Assignment: An exact copy is needed of the lines in the entries below from the line with "Moderna trospratna kuća" up to and including the line with "След като Николай", and of nothing else. Leave the pictures out.

Listed records:
--- START ---
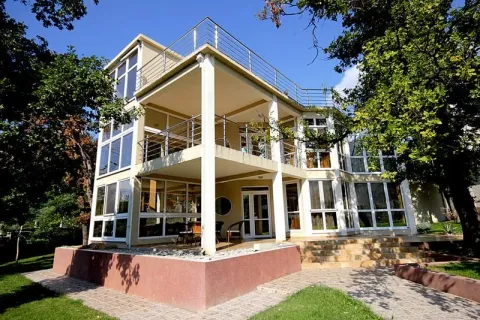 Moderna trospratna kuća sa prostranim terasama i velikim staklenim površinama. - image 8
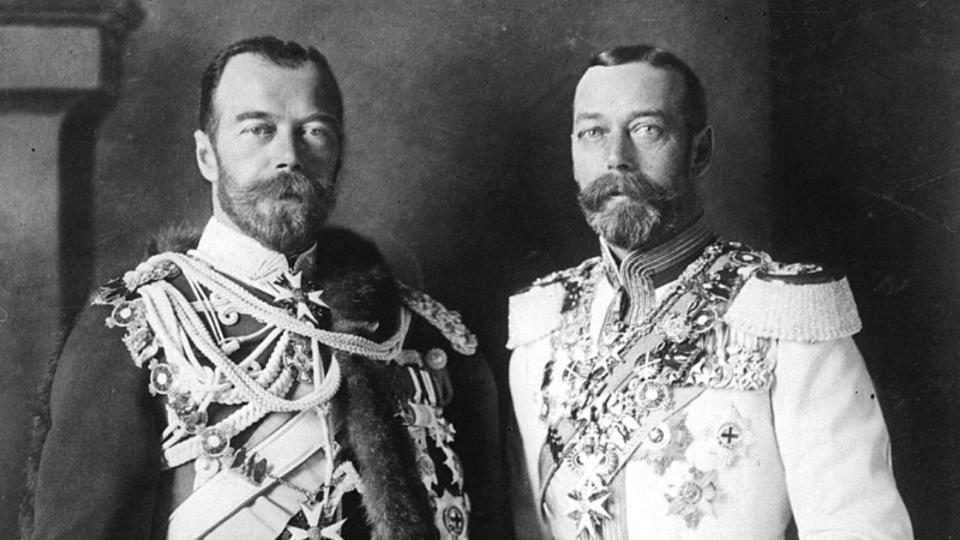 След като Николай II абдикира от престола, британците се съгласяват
--- END ---
--- START ---
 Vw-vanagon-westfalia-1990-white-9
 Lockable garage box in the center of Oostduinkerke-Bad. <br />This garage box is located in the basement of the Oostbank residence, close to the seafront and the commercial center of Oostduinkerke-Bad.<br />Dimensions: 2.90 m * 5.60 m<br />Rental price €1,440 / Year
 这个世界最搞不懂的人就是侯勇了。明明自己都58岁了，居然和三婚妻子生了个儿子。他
--- END ---
Exercise result:
 Moderna trospratna kuća sa prostranim terasama i velikim staklenim površinama. - image 8
 След като Николай II абдикира от престола, британците се съгласяват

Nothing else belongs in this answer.